Johnny Ramone, the lead guitar. Born John Cummings. In the 1980s, Johnny stole Joey’s girlfriend Linda, whom he later married. Died of prostate cancer in Los Angeles, September 15, 2004, age 55. A cenotaph for him was built in Hollywood Forever Cemetery, near the gravesite of former bandmate Dee Dee Ramone.

DeeDee Ramone, on bass. Born Douglas Colvin. Died of a heroine overdone in August, 2002, in his home in Hollywood. His widow, Vera King, wrote her recollections of this life in Poisoned Heart.

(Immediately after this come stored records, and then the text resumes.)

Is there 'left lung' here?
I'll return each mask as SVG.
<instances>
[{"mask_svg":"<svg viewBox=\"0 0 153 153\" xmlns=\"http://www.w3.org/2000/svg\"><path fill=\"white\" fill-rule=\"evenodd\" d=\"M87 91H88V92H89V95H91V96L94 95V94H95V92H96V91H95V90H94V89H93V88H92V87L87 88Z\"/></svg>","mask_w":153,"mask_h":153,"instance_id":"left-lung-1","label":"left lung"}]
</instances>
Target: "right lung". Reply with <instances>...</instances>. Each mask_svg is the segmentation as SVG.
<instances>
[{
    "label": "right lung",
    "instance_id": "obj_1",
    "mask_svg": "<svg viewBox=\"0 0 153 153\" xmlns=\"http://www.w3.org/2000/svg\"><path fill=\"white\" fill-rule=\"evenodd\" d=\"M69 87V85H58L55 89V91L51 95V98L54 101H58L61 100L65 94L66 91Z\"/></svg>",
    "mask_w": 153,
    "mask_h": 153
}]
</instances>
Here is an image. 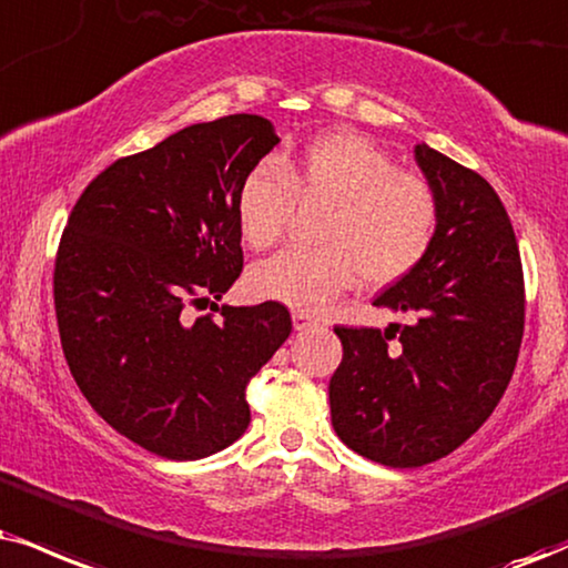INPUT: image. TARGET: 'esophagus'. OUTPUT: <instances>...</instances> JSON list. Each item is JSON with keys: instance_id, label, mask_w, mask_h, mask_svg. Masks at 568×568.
<instances>
[{"instance_id": "34e87169", "label": "esophagus", "mask_w": 568, "mask_h": 568, "mask_svg": "<svg viewBox=\"0 0 568 568\" xmlns=\"http://www.w3.org/2000/svg\"><path fill=\"white\" fill-rule=\"evenodd\" d=\"M292 324H295V328L297 332H305V328H311V326H316V318L313 316H307V313H292Z\"/></svg>"}]
</instances>
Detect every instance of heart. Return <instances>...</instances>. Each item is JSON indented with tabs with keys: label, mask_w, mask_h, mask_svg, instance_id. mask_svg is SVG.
<instances>
[{
	"label": "heart",
	"mask_w": 568,
	"mask_h": 568,
	"mask_svg": "<svg viewBox=\"0 0 568 568\" xmlns=\"http://www.w3.org/2000/svg\"><path fill=\"white\" fill-rule=\"evenodd\" d=\"M295 197L332 202L321 229L324 247H290L250 271L257 297L318 313L363 276L392 284L408 276L437 236L434 189L353 131L313 139L297 155L261 160L236 192V221L252 250L282 240Z\"/></svg>",
	"instance_id": "b5f03b06"
}]
</instances>
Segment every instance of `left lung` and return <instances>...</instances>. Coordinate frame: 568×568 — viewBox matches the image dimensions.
I'll use <instances>...</instances> for the list:
<instances>
[{"mask_svg":"<svg viewBox=\"0 0 568 568\" xmlns=\"http://www.w3.org/2000/svg\"><path fill=\"white\" fill-rule=\"evenodd\" d=\"M416 163L439 205L432 250L374 300L408 313L389 328L337 326L328 382L337 437L363 458L416 468L445 458L500 403L524 334V273L495 189L429 144Z\"/></svg>","mask_w":568,"mask_h":568,"instance_id":"1","label":"left lung"}]
</instances>
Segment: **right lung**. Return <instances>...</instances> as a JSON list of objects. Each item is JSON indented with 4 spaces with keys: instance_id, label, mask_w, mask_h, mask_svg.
I'll use <instances>...</instances> for the list:
<instances>
[{
    "instance_id": "1",
    "label": "right lung",
    "mask_w": 568,
    "mask_h": 568,
    "mask_svg": "<svg viewBox=\"0 0 568 568\" xmlns=\"http://www.w3.org/2000/svg\"><path fill=\"white\" fill-rule=\"evenodd\" d=\"M276 144L261 115L186 125L104 168L62 231L54 313L70 374L104 422L163 458L240 439L247 384L292 332L278 303L219 307L244 263L236 192Z\"/></svg>"
}]
</instances>
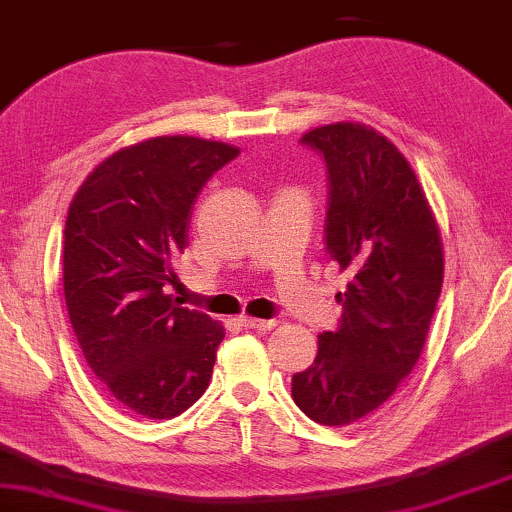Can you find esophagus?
Returning <instances> with one entry per match:
<instances>
[{"instance_id": "1", "label": "esophagus", "mask_w": 512, "mask_h": 512, "mask_svg": "<svg viewBox=\"0 0 512 512\" xmlns=\"http://www.w3.org/2000/svg\"><path fill=\"white\" fill-rule=\"evenodd\" d=\"M240 324H243L245 329H255V331H269L276 326L274 319H252V317H243L240 319Z\"/></svg>"}]
</instances>
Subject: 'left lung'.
<instances>
[{
  "instance_id": "1",
  "label": "left lung",
  "mask_w": 512,
  "mask_h": 512,
  "mask_svg": "<svg viewBox=\"0 0 512 512\" xmlns=\"http://www.w3.org/2000/svg\"><path fill=\"white\" fill-rule=\"evenodd\" d=\"M300 143L326 164V252L348 269L336 331L293 374V400L312 422L353 424L393 396L420 360L443 283L436 219L415 171L384 135L331 123Z\"/></svg>"
}]
</instances>
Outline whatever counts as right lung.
Here are the masks:
<instances>
[{
	"instance_id": "right-lung-1",
	"label": "right lung",
	"mask_w": 512,
	"mask_h": 512,
	"mask_svg": "<svg viewBox=\"0 0 512 512\" xmlns=\"http://www.w3.org/2000/svg\"><path fill=\"white\" fill-rule=\"evenodd\" d=\"M238 150L166 135L123 147L73 197L64 295L85 362L116 403L147 420L188 410L212 379L221 324L164 295L188 245L190 209Z\"/></svg>"
}]
</instances>
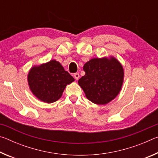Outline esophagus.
<instances>
[{
	"label": "esophagus",
	"instance_id": "34e87169",
	"mask_svg": "<svg viewBox=\"0 0 158 158\" xmlns=\"http://www.w3.org/2000/svg\"><path fill=\"white\" fill-rule=\"evenodd\" d=\"M74 78H75L76 80H78L79 78V73H75L74 74Z\"/></svg>",
	"mask_w": 158,
	"mask_h": 158
}]
</instances>
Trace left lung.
I'll list each match as a JSON object with an SVG mask.
<instances>
[{
  "instance_id": "1",
  "label": "left lung",
  "mask_w": 158,
  "mask_h": 158,
  "mask_svg": "<svg viewBox=\"0 0 158 158\" xmlns=\"http://www.w3.org/2000/svg\"><path fill=\"white\" fill-rule=\"evenodd\" d=\"M83 69L85 74L78 83L92 102L105 105L121 91L124 72L115 58H93L85 63Z\"/></svg>"
}]
</instances>
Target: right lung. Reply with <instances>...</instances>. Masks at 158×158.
<instances>
[{
  "label": "right lung",
  "instance_id": "obj_1",
  "mask_svg": "<svg viewBox=\"0 0 158 158\" xmlns=\"http://www.w3.org/2000/svg\"><path fill=\"white\" fill-rule=\"evenodd\" d=\"M74 81L73 77L55 60L34 66L28 75L32 93L39 100L47 103L57 101L62 96L66 85Z\"/></svg>",
  "mask_w": 158,
  "mask_h": 158
}]
</instances>
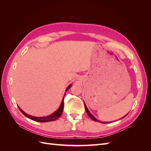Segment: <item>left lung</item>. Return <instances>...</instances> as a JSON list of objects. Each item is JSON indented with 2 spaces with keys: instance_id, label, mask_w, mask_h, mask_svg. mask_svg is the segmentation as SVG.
I'll use <instances>...</instances> for the list:
<instances>
[{
  "instance_id": "1",
  "label": "left lung",
  "mask_w": 151,
  "mask_h": 151,
  "mask_svg": "<svg viewBox=\"0 0 151 151\" xmlns=\"http://www.w3.org/2000/svg\"><path fill=\"white\" fill-rule=\"evenodd\" d=\"M84 107H85V109H86V113H87V114H88V116L91 118V119H92L93 120H94V121H95V122H98V121H99L98 120H97L96 118L94 116H93L92 115H91V113L89 112V111L88 110V109L87 108V107H86V104H84ZM126 115L125 116H123V118L124 117H125L126 116ZM109 122H104V123H108Z\"/></svg>"
}]
</instances>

Marky Ramone, on drums. Born Marc Bell, joining the group from 1978 to 1996. When they disbanded in ’96, he moved from band to band, with little recognition and lots of mileage still to handle.

Seymour’s Sire deal with Warner Bros. Records. Part One went on for twenty years. Good years, until 1997, then Part Two from 2003 on. It would bring riches to Burbank, including Talking Heads, Madonna, Ice-T, Depeche Mode, Echo & the Bunnymen, The Pretenders, Seal, k.d.lang, Tommy Page, Ministry, and decades more.